Où sont les poètes ?  
Manger le tout autour
Un lit


Longtemps je l’ai

longtemps sur mon torse.

On ne se parle pas, on s’écoute.

Son cœur n’en est plus un,

lame

de fond qui se mêle à mon corps,

et je ne sais plus les distinguer.

 

Mon corps tombe amoureux du tien je crois

je lui souffle.

Elle le sent aussi elle me dit

j’ai l’impression qu’autour de nous ça vibre, nous avec

et qu’à chaque expiration on tisse quelque chose.

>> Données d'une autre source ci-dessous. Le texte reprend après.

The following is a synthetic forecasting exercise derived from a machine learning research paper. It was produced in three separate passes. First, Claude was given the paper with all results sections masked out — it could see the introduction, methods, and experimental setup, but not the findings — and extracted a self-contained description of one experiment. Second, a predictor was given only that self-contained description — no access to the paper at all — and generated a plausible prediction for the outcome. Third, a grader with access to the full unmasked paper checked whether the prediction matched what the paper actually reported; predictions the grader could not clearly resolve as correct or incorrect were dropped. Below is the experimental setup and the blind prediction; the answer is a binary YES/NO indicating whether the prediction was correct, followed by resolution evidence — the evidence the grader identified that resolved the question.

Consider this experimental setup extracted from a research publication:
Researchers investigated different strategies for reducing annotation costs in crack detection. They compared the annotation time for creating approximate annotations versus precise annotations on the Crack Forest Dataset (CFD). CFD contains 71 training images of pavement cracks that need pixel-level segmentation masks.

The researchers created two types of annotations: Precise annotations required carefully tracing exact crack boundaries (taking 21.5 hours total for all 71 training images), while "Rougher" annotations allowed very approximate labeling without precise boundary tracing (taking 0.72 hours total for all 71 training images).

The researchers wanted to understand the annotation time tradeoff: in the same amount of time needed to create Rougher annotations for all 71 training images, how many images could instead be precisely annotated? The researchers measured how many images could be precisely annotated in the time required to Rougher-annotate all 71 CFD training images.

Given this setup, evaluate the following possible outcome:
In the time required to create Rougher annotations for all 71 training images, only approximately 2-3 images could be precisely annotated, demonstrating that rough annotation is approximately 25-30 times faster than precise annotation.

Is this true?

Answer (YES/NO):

De son regard ouvert j’en tire un peu,

et on rit comme deux enfants qui ne connaissent que

l’évidence d’une main dans une autre.

 

Elle se redresse pour boire de l’eau

dans le verre, une feuille de mon ficus en train de mourir,

noyé peu à peu par l’excès

d’arrosage.

Elle la met dans sa bouche, me regarde, la recrache.

Elle me demande seulement après

c’est toxique ?

Elle est assise sur ses genoux comme pour une prière,

a la petite feuille au bout des doigts,

les lèvres offertes

à ma réponse

et je ne sais pas.

 

Elle dit

c’est pas une feuille qui va me tuer.

 

Un peu plus tôt, de son visage plongé contre mon bras

j’ai senti la chute d’un chemin,

d’une construction par les larmes de discussions

un truc de

 

elle me dit que je ressemble à

un moineau au réveil et

une hirondelle est passée par ma fenêtre pour observer

à l’intérieur

d’abord posée sur moi,

coulante sur les rideaux jusque douce sur mon bureau

je l’ai prise sur la tranche de ma main

dirigée au dehors car c’est là qu’elle doit être.

 

Elle me dit que je ressemble à

un oiseau

mais c’est elle qui repliée contre mon torse,

au fond de couvertures qui s’imaginent coquilles,

respire comme

 

si elle le décidait elle pourrait s’envoler

mais elle choisit d’être là.

 

Je la sens sur la tranche de ma main et elle

a tout à faire là,

contre moi yeux fermés comme pour dire :

je te connais.

 

Je parle de manger le tout autour, comme ma langue partout sur son visage pour rire, et puis moins.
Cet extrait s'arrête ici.